Table of Contents
Part 1
Eagles cartwheeled above illuminations
Of Independence Day, the dogs sniffed at
The electric bulbs which sizzled like fat
The tall grass the monsoons left on the mountains
Was aflame like corn in the setting August sun
Two stones collided, sparked. India began to burn.
Part 2
At Mahatma Gandhi' s prayer meeting,
Under Ashoka's wheel on the tricolour,
The air intoning religious verses,
A man stood in the scabbard of the crowd,
A machine gun at the tip of his zealous tongue.
What well-tutored doves the politicians
Had released into the skies above Delhi
Had already blackened with the soot
Of communal hatred. The air chanted
The Bhagvat Gita, the Koran and the Bible .
Gandhi nodded, warmed by his goat's-milk diet,
A moses and a Mohammed thinned
To the bones of a self-denying innocence,
Mild as foam on the tutored crest of his
People's violence, straight as a walking stick
On the savage contours of his country
When the bullets hit him, his body was cut
Into the bars of jail he had never left,
His stomach shrivelled in another hunger fast.
Part 3
A boy in the streets, sulking in his boots,
Kicked at stones and poured his lip at crows.

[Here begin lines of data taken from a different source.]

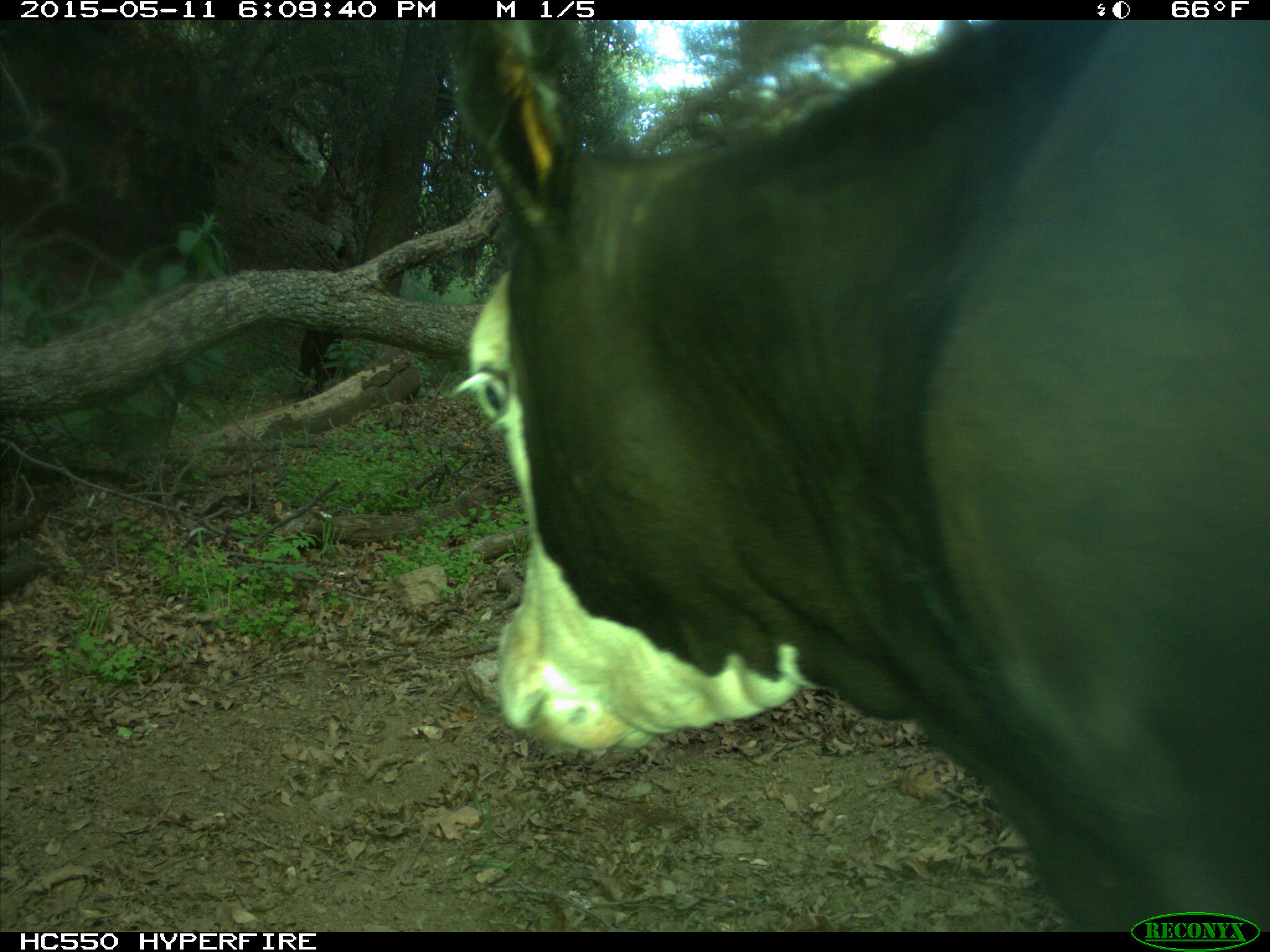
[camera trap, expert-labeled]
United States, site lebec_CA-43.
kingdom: Animalia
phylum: Chordata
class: Mammalia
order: Artiodactyla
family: Bovidae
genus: Bos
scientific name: Bos taurus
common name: domestic cow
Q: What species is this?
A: Bos taurus (domestic cow).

There was the shade to retreat to, the doors
To be behind. But the pride of mountains
Annoyed him, the neighing peaks loud
With thunder exhaling the smoke of monsoon clouds.

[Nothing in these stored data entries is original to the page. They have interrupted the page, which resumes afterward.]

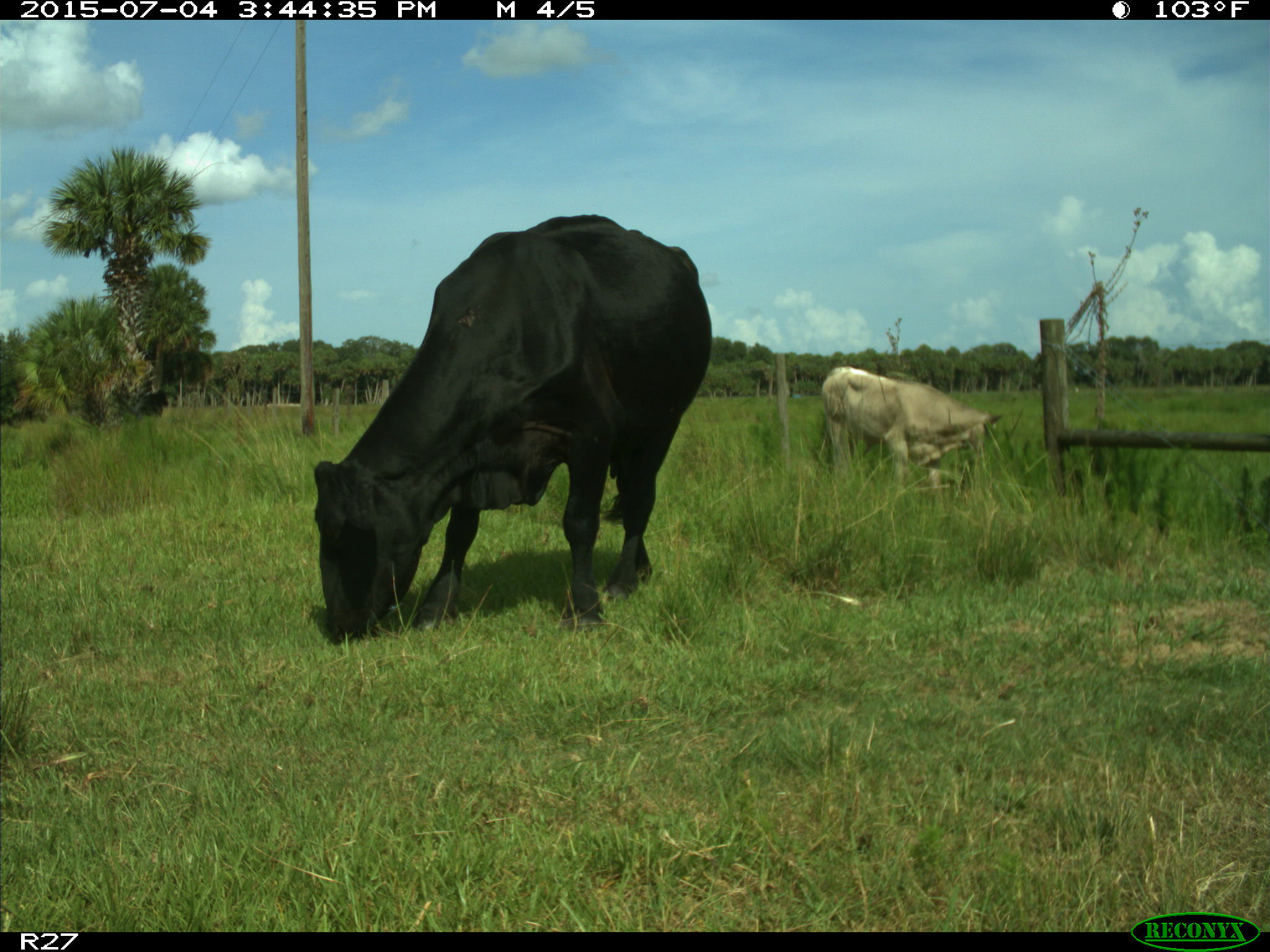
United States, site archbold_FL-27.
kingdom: Animalia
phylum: Chordata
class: Mammalia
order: Artiodactyla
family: Bovidae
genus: Bos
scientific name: Bos taurus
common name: domestic cow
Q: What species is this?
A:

His nostrils twitched like a cow's when a fly
Sits there. For the sea air of Bombay was
Salt, dry. And how could he describe his loss?
His desperately calm the landscapes were!

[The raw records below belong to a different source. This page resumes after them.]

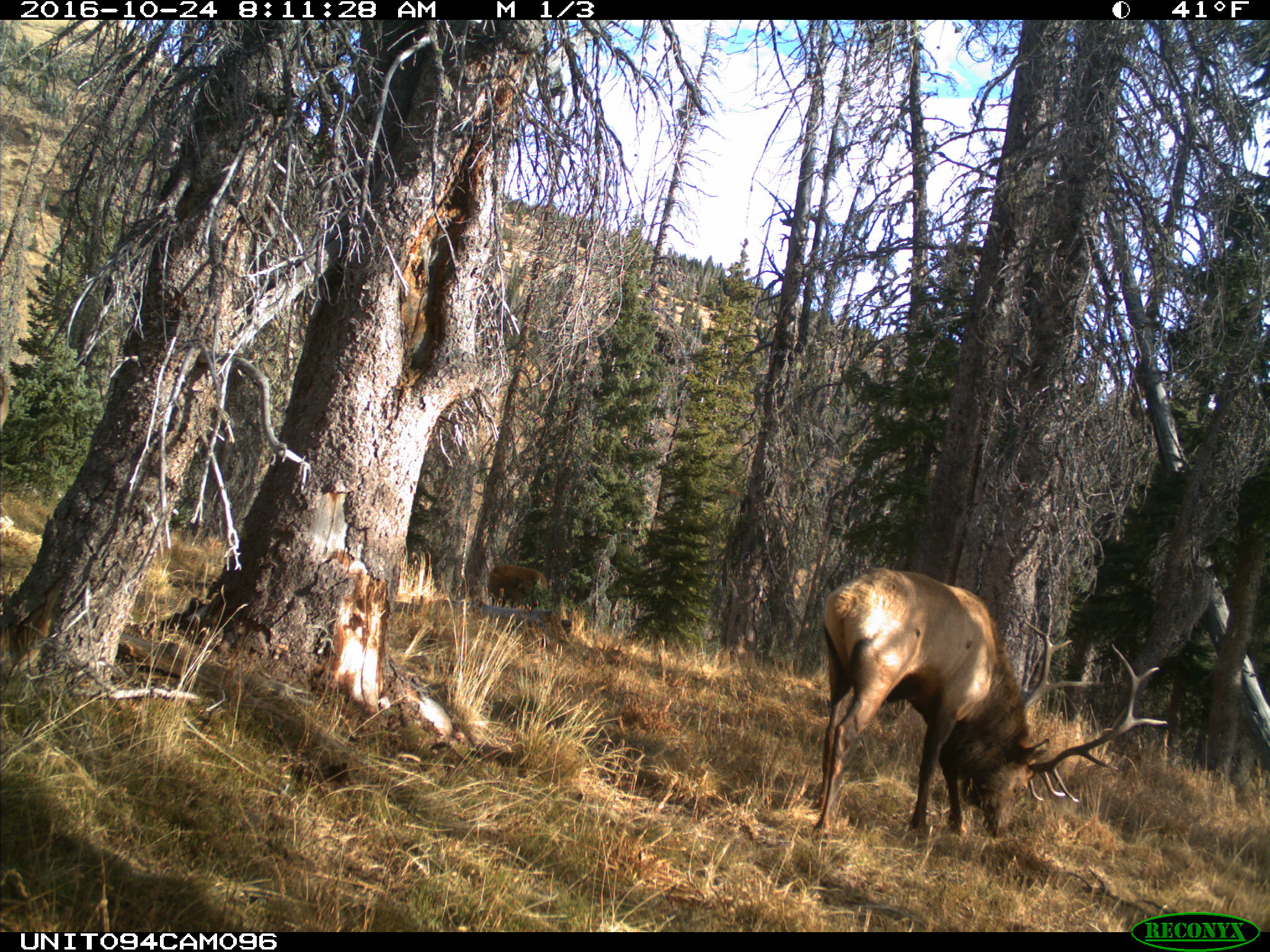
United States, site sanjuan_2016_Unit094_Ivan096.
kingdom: Animalia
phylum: Chordata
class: Mammalia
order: Artiodactyla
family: Cervidae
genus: Cervus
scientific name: Cervus elaphus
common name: red deer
Cervus elaphus (red deer).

His heart, become a stone in the catapult
Of his mind, could have struck the foolish adult
Passions where murder and faith excluded each
Other. Through eagles still hung like electric fans
In the sky and the rocks suggested permanence,
The blood in the earth was not poultry-yard slaughter.
The boy cushioned his heart in the moss
Of withdrawal for his India and his youth was lost.